I raised a question How do HTML Parsers process untagged text which was commented generously by @sideshowbarker, which made me think, and improved my knowledge of the DoM, especially about text nodes.
Below is a DoM based way of finding candidate text nodes and padding them with 'p' tags. There are lots of text nodes that we should leave alone, like the spaces, carriage returns and line feeds we use for formatting (which an "uglifier" may strip out).
<?php
$html = file_get_contents("nodeTest.html"); // read the test file
$dom = new domDocument; // a new dom object
$dom->loadHTML($html); // build the DoM
$bodyNodes = $dom->getElementsByTagName('body'); // returns DOMNodeList object
foreach($bodyNodes[0]->childNodes as $child) // assuming 1 <body> node
{
$text="";
// this tests for an untagged text node that has more than non-formatting characters
if ( ($child->nodeType == 3) && ( strlen( $text = trim($child->nodeValue)) > 0 ) )
{ // its a candidate for adding tags
$newText = "<p>".$text."</p>";
echo str_replace($text,$newText,$child->nodeValue);
}
else
{ // not a candidate for adding tags
echo $dom->saveHTML($child);
}
}
nodeTest.html contains this.
<!DOCTYPE HTML>
<html>
<body>
<h2><b>Hello World</b></h2>
<p>First</p>
Second
<p>Third</p>
fourth
<p>Third</p>
<!-- comment -->
</body>
</html>
and the output is this.... I did not bother echoing the outer tags. Notice that comments and formatting are properly treated.

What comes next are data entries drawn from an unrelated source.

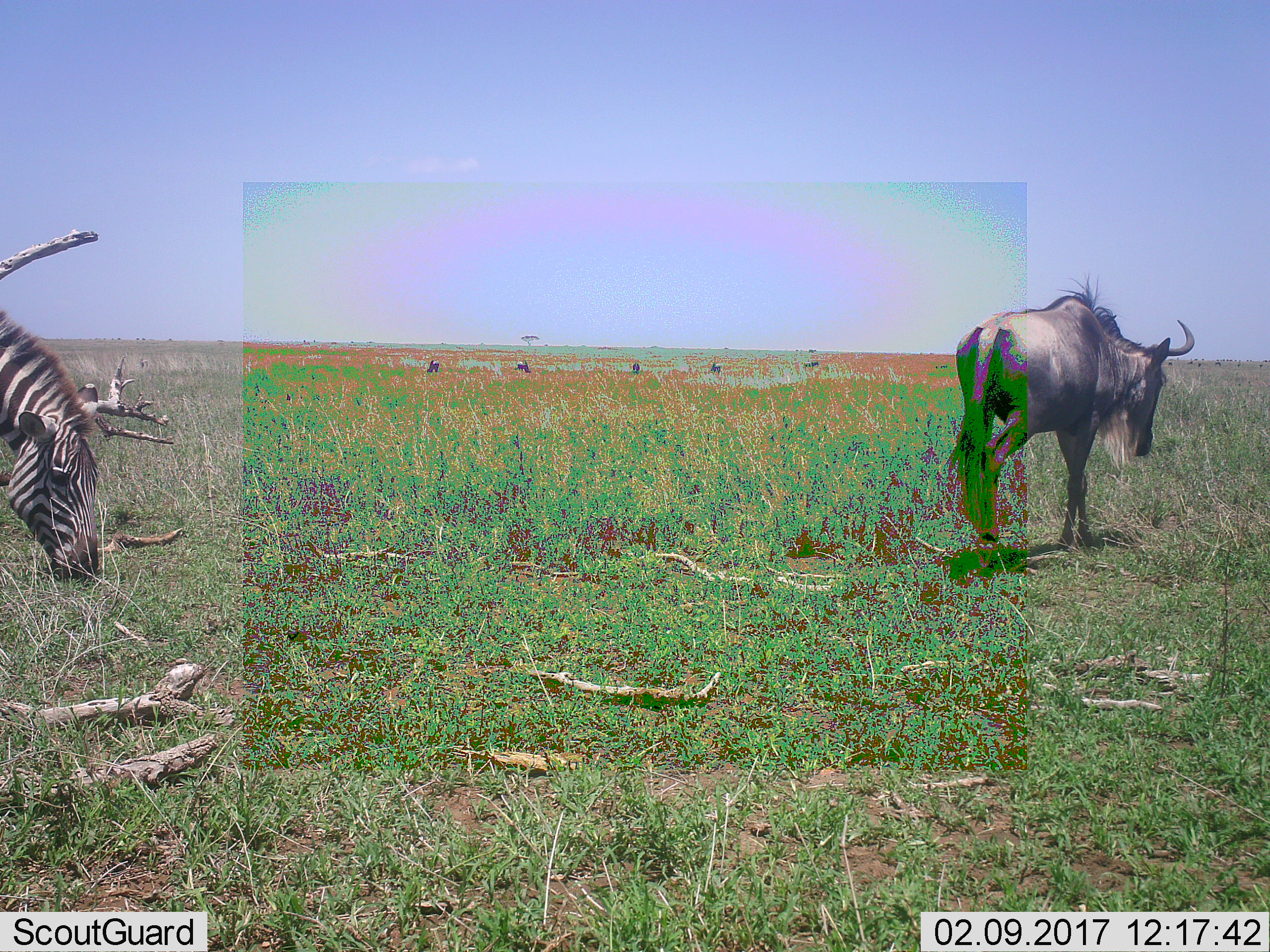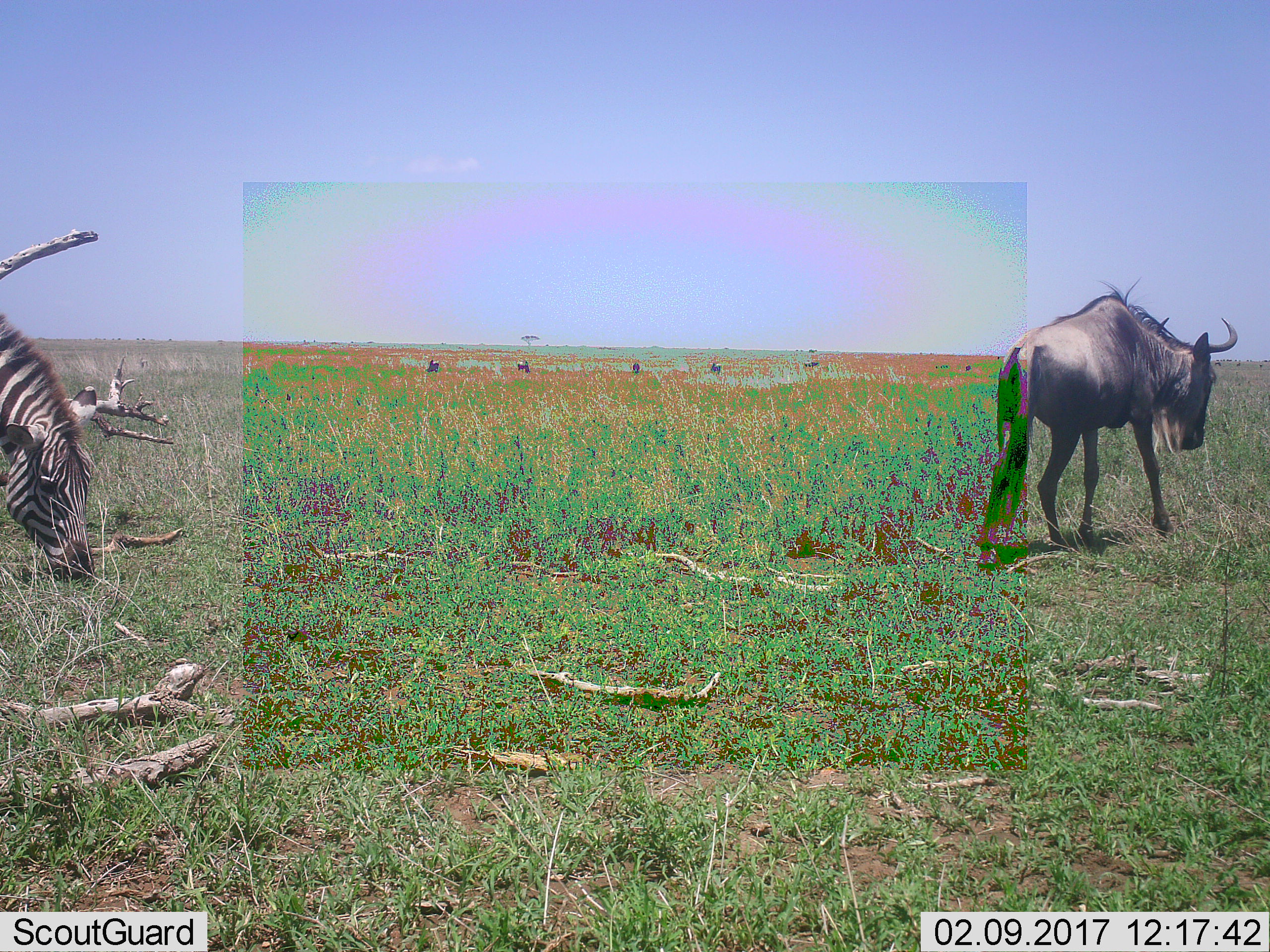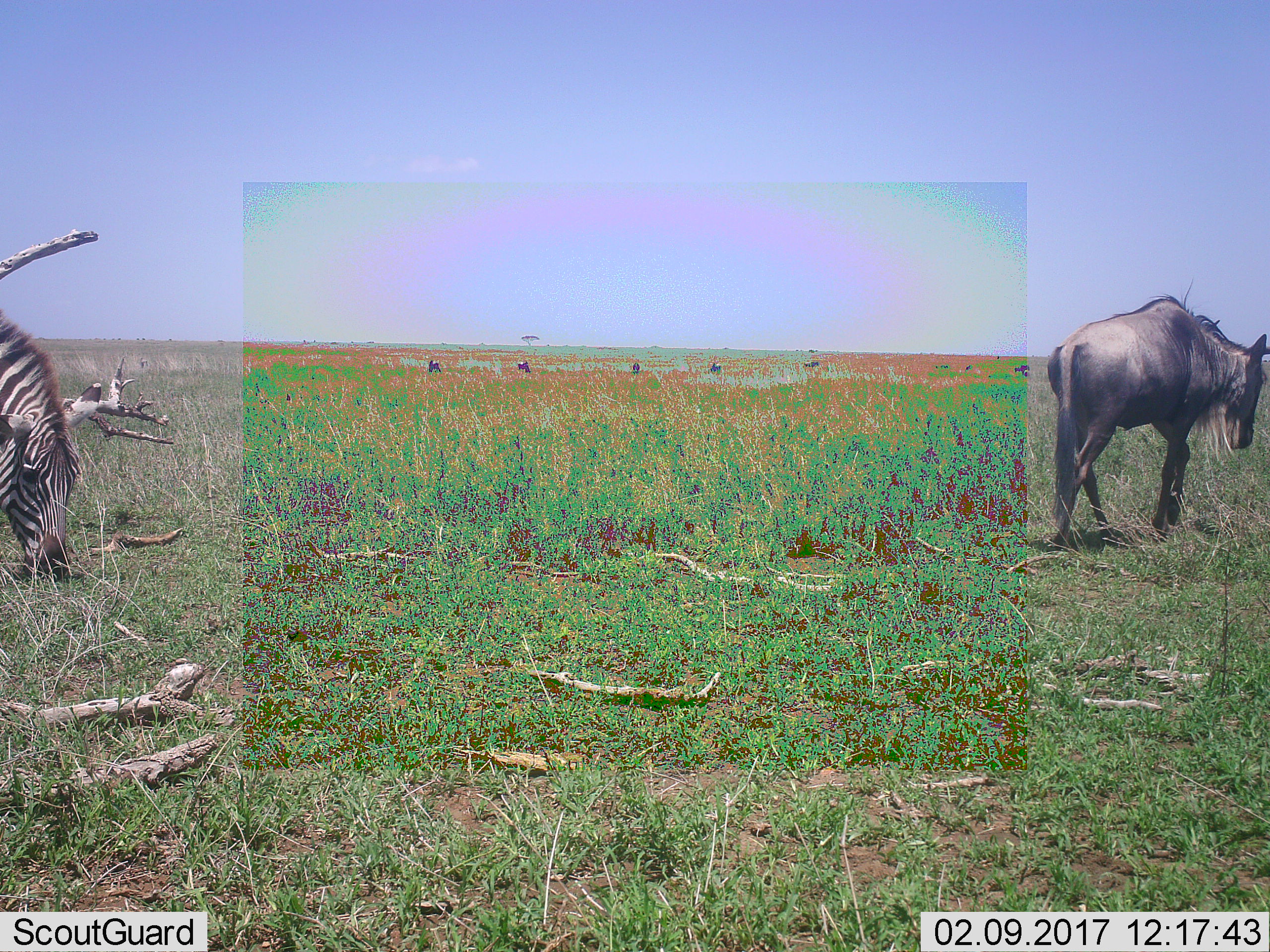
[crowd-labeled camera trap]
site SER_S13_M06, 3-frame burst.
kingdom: Animalia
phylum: Chordata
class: Mammalia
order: Artiodactyla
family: Bovidae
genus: Connochaetes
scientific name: Connochaetes taurinus taurinus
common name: blue wildebeest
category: wildebeestblue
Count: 1.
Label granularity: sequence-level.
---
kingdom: Animalia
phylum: Chordata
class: Mammalia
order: Perissodactyla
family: Equidae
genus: Equus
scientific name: Equus quagga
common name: plains zebra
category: zebraplains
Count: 1.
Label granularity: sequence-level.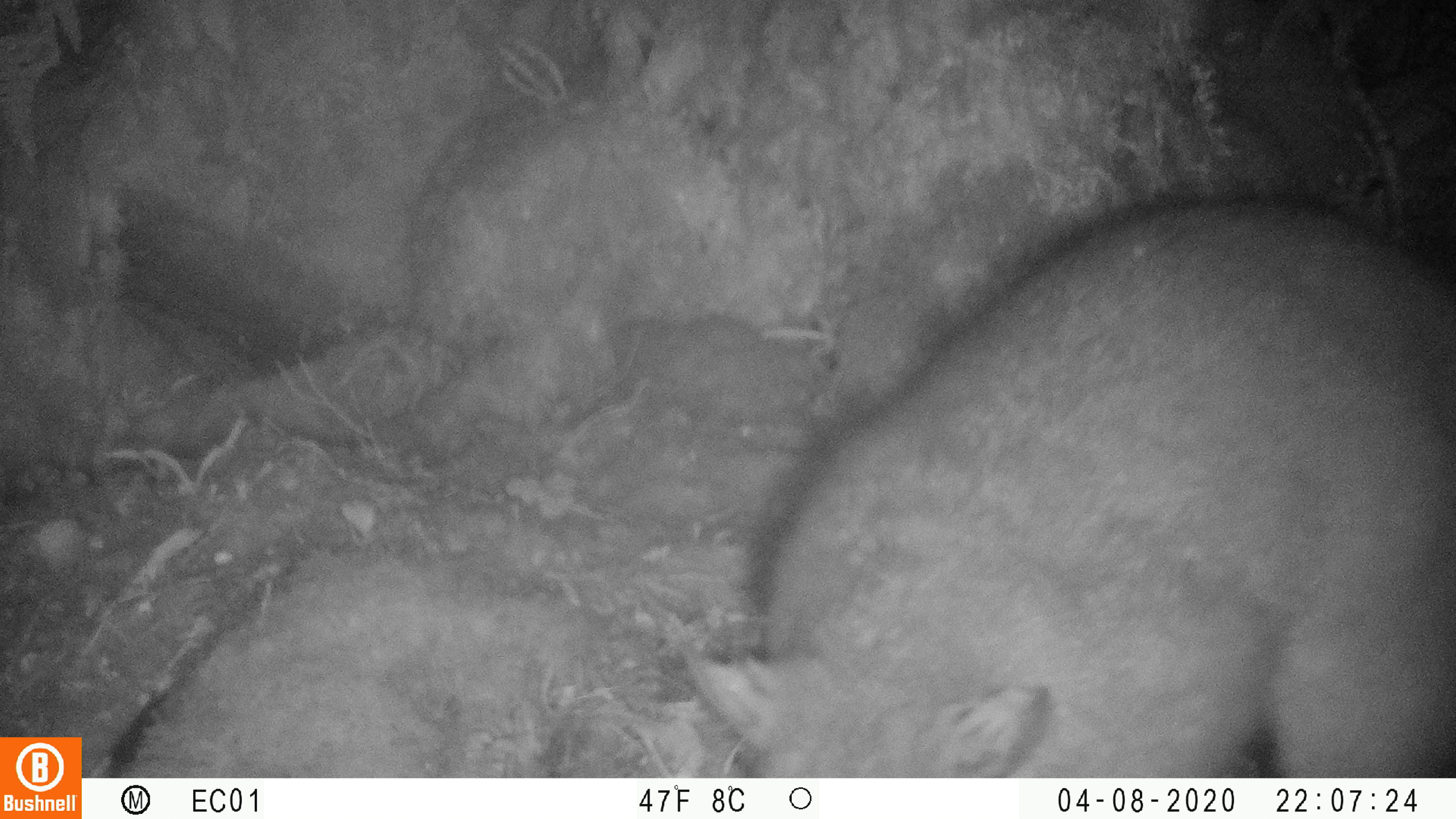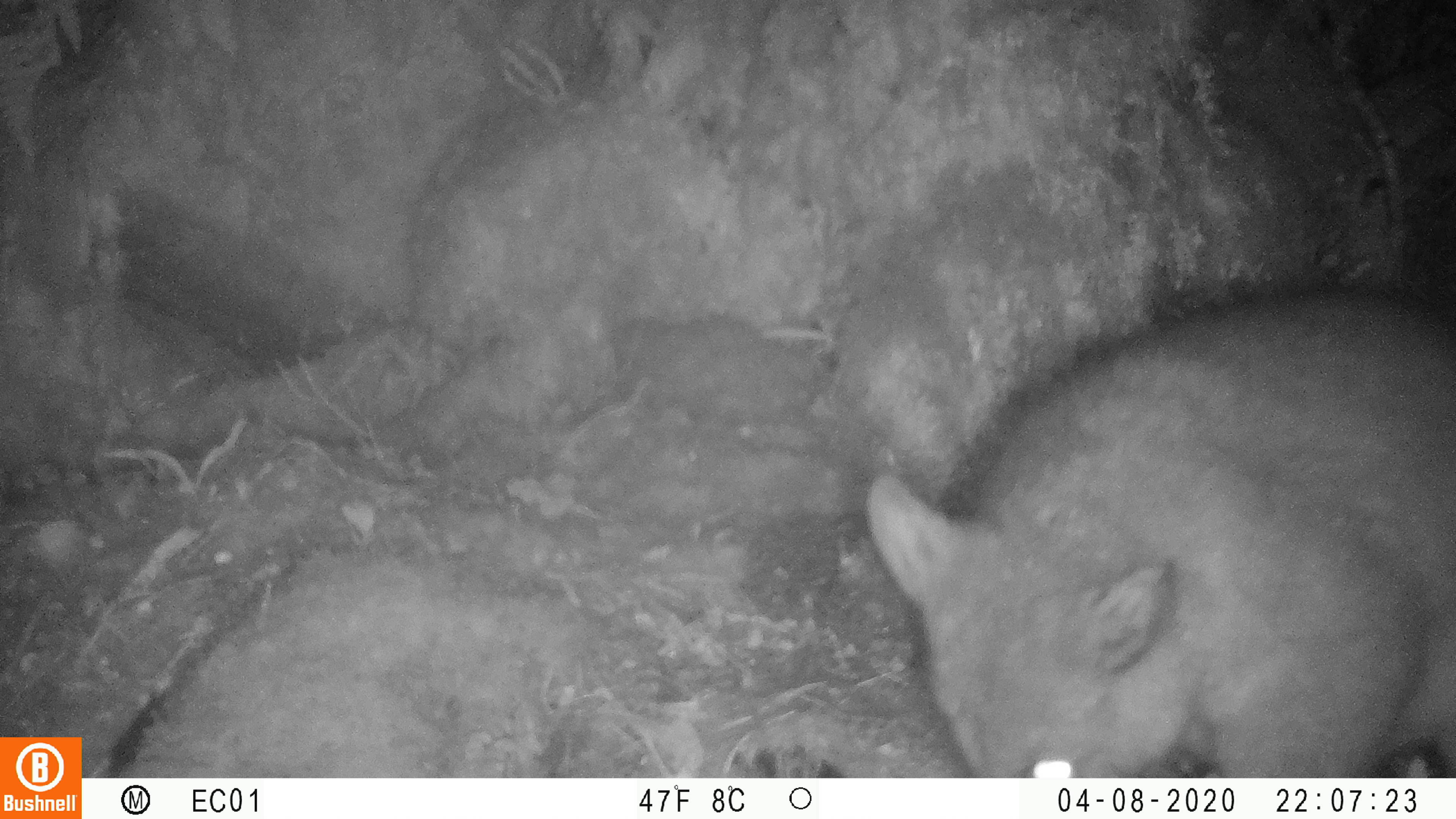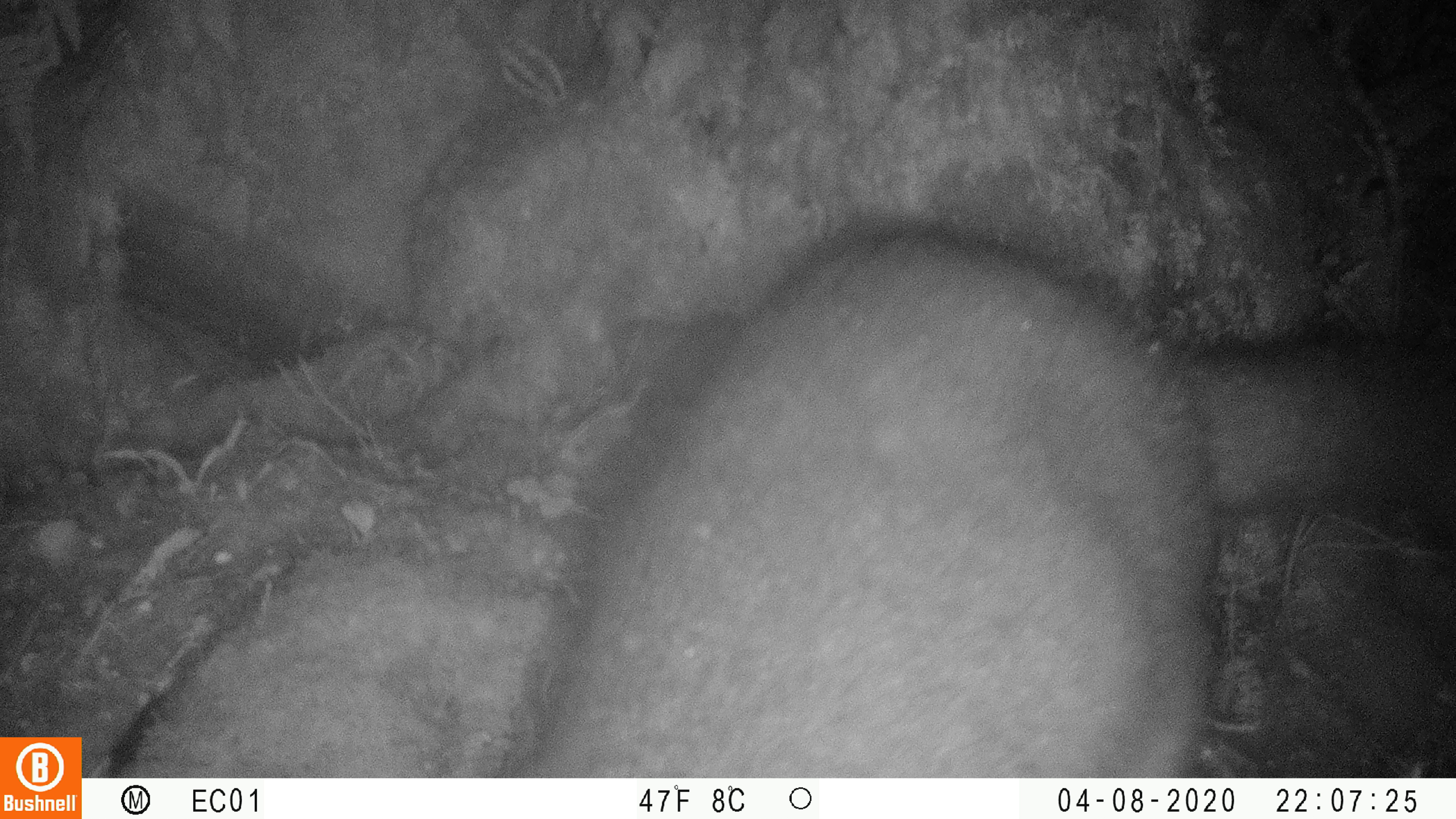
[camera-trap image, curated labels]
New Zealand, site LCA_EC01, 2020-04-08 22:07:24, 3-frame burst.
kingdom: Animalia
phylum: Chordata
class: Mammalia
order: Diprotodontia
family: Phalangeridae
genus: Trichosurus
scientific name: Trichosurus vulpecula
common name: common brushtail possum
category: possum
Possum (common brushtail possum) (Trichosurus vulpecula).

<h2><b>Hello World</b></h2>
<p>First</p>
<p>Second</p>
<p>Third</p>
<p>fourth</p>
<p>Third</p>
<!-- comment -->
Obviously you need to traverse the DoM and repeat the search/replace at each element node if you wish to make the thing more general. We are only stopping at the Body node in this example and processing each direct child node.
I'm not 100% sure the code is the most efficient possible and I may think some more on that and update if I find a better way.